Blog

Koblenz Crit Haydn/Bartok/Kodaly

MIT EINEM SCHOTTEN
AUF UNGARISCHEN PFADEN

Er ist emsig, steht in seiner ersten Saison als neuer Chefdirigent der Rheinischen Philharmonie in rund zwei Dritteln aller Konzerte am Pult, auch beim ersten Orchesterkonzert im Görreshaus: Garry Walker, vor zwei Jahren unter mehr als 100 Bewerbern als Nachfolger Daniel Raiskins gekürt. Zum Einstieg wandert der Naturfreund Walker mit dem Staatsorchester nicht auf schottischen, sondern auf ungarischen Pfaden, unter dem Motto „Eljen a Magyar“, „Hoch lebe der Ungar“, entlehnt einer Schnell-Polka von Johann Strauß.

Die steht nicht auf dem Programm, dafür ungarisch Imprägniertes von Zoltán Kodály und Béla Bartók. (…) Die durch eine Haydn-Sinfonie gewürzte Mischung entspricht Walkers Konzept, dem Koblenzer Publikum erst einmal „a well-balance diet“, eine bekömmlich ausbalancierte Kost vorzusetzen. Schon bei Kodálys „Ungarischem Rondo“ (…) wird klar, dass diese Bekömmlichkeit keinesfalls Glätte meint. Da ist ein Ganzkörperdirigent am Werk, der, so Stimmen aus dem Orchester, zwar menschlich angenehm unautoritär und uneitel ist, musikalisch aber konsequent arbeitet. Der in Dynamik und Tempo auf Kontrast setzt, die typischen Synkopierungen und Punktierungen der ungarischen Volksmusik lustvoll mit dem Orchester ausreizt. (…)

Kodálys Kindheitserinnerungen an Sommertage in einem kleinen Städtchen, an eine dort auftretende berühmte Zigeunerkapelle verarbeitende „Tänze aus Galanta“ sind da doch ein noch lohnenderer Stoff mir ihren Wechseln zwischen temperamentvollen Verbunkos, Liedern und Tänzen, mit denen Soldaten angeworben wurden, und langsameren, elegischen freien Passagen. Virtuosen Klarinetten- und Flötensoli stellt Walker die Streicherregister desto geschlossener, klangvoller entgegen. Für dieses Dessert der Walker’schen Diät bedankt sich das Publikum mit minutenlangem Beifall.

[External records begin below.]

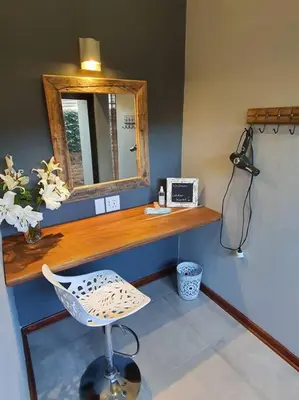 a desk with a mirror and a chair in a room at Bendor Garden Flat in Polokwane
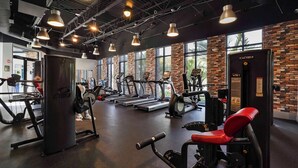Une salle de sport équipée de tapis de course, d’appareils de musculation et d’un appareil Cybex VR1.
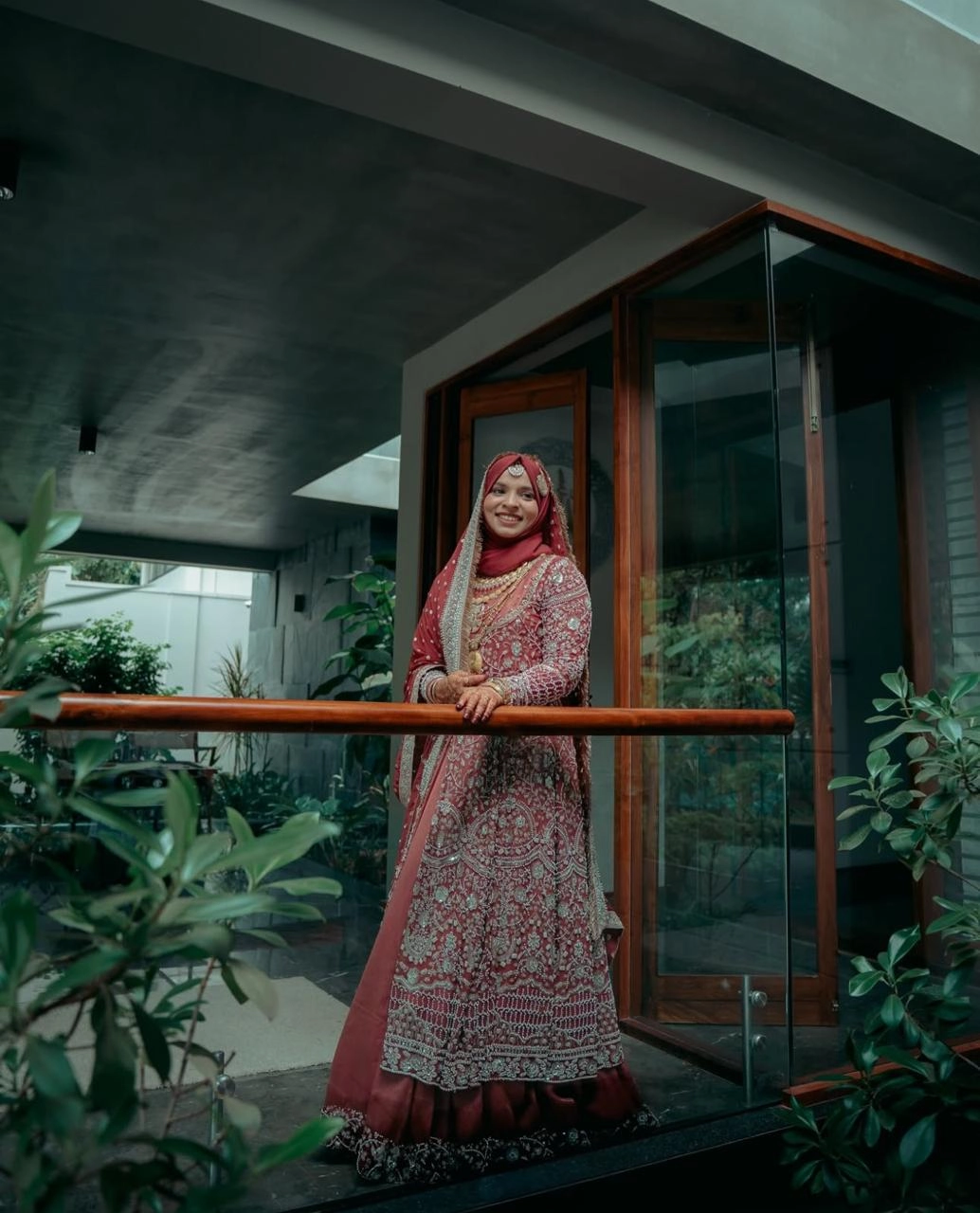 A bride standing in a balcony with a smile, Clicked by the best wedding photographer in kannur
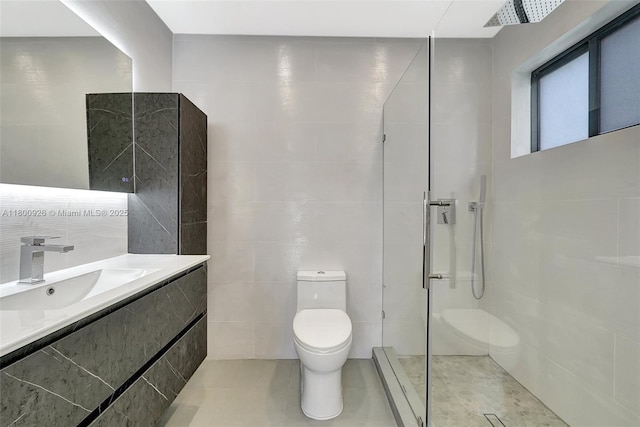 129 NE 2nd Ave, Dania Beach, FL 33004 - full bathroom featuring tile walls, toilet, a tile shower, vanity, and tile patterned floors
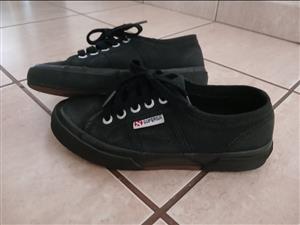 Used branded sneakers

Ein bisschen schwerer im Magen liegt offenbar einer der Hauptgänge, Béla Bartóks Divertimento für Streichorchester Sz 113. Das tut es vielleicht deshalb, weil dieses Werk 1939 zwar in sehr angenehmer Atmosphäre komponiert wurde – nämlich im Schweizer Chalet von Bartóks Baseler Mäzen Paul Sacher. Die Schatten des Krieges waren aber schon dort zu spüren. Sie verdunkeln musikalisch immer wieder das Divertimento, trüben, in Form unerbittlicher Synkopen, gleich das so lebenslustig mit einem schwungvollen Kolo startende Allegro. Sie verdunkeln bis hin zum Trauermarsch den langsamen Satz und verleihen dem neobarocken, mit Concerto-grosso-Effekten spielenden Finale einen bitter-grotesken Beigeschmack.

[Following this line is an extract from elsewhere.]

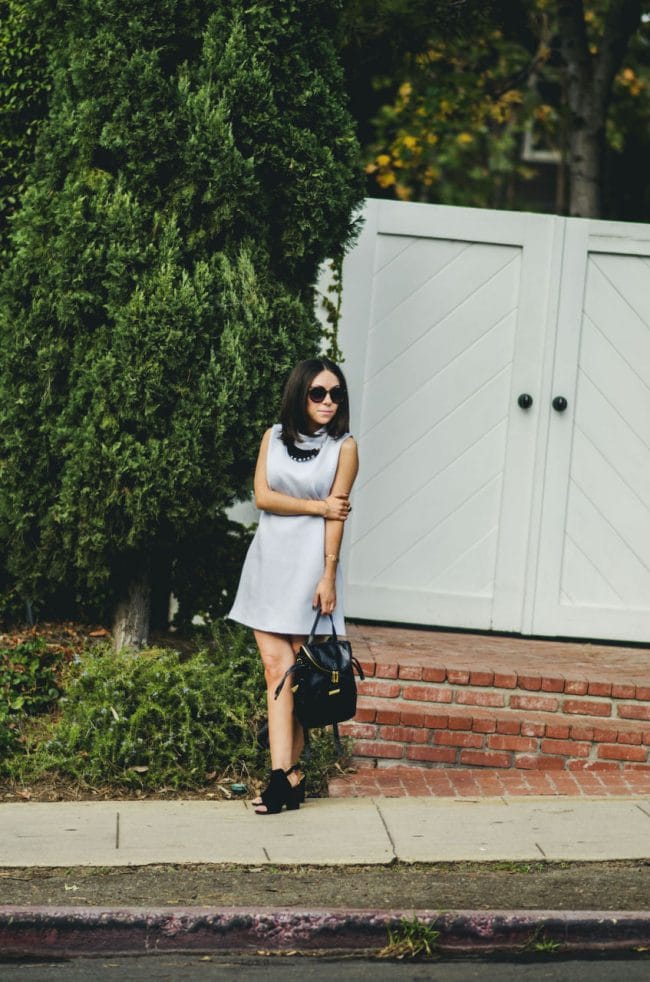 Nihan Gorkem wearing baby blue mod dress black and gold backpack black open toe booties and jewelry, posing in front of a cute white door - - winter baby blues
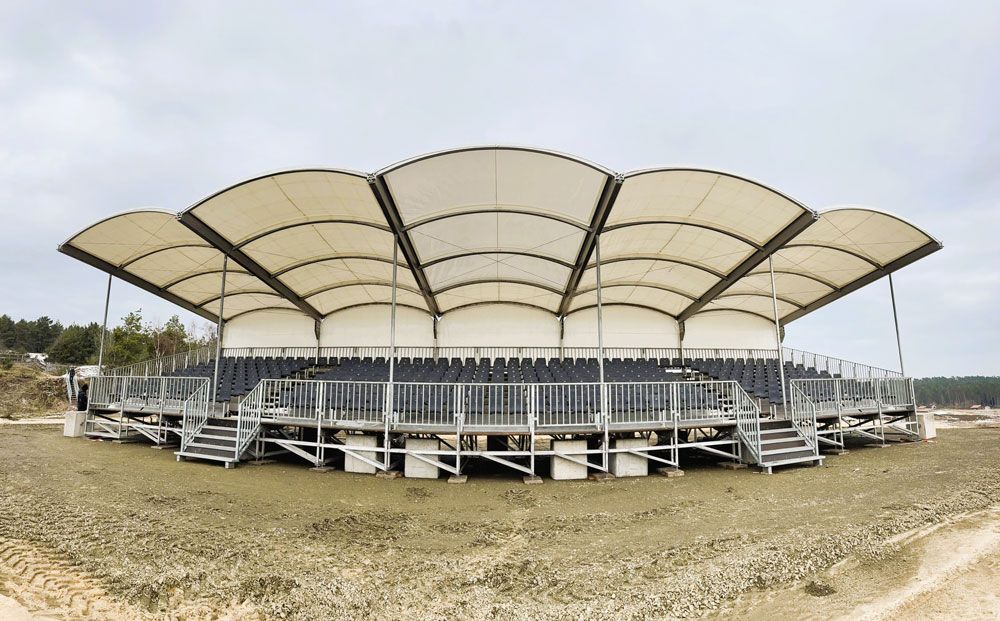 Circular outdoor stage with white canopy, gray railing, and steps, on muddy ground under overcast sky.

Das ist für Walker genau das Richtige, für einen Dirigenten, der gern den vollen Orchesterklang auskostet, dann aber intensiv am Leisen, an kleinsten Nuancen ziseliert. Das tut auch Joseph Haydns Sinfonie Nr. 70 D-Dur wohl, von Ungarischem gänzlich unbeleckt, aber immerhin zur Wiedereröffnung des Theaters in Esterháza erstmals aufgeführt. Eine Sinfonie, die zwar, vor allem in den Ecksätzen, entsprechend Pomp entfaltet, mit strahlenden Fanfarenmotiven zu Beginn, mit einer kunstvollen Tripelfuge im Finale, die jedoch in den Mittelsätzen unerwartet innehält mit klagenden Moll-Wendungen im Andante, einem bittersüßen, pianissimo-zarten Trio im Menuett.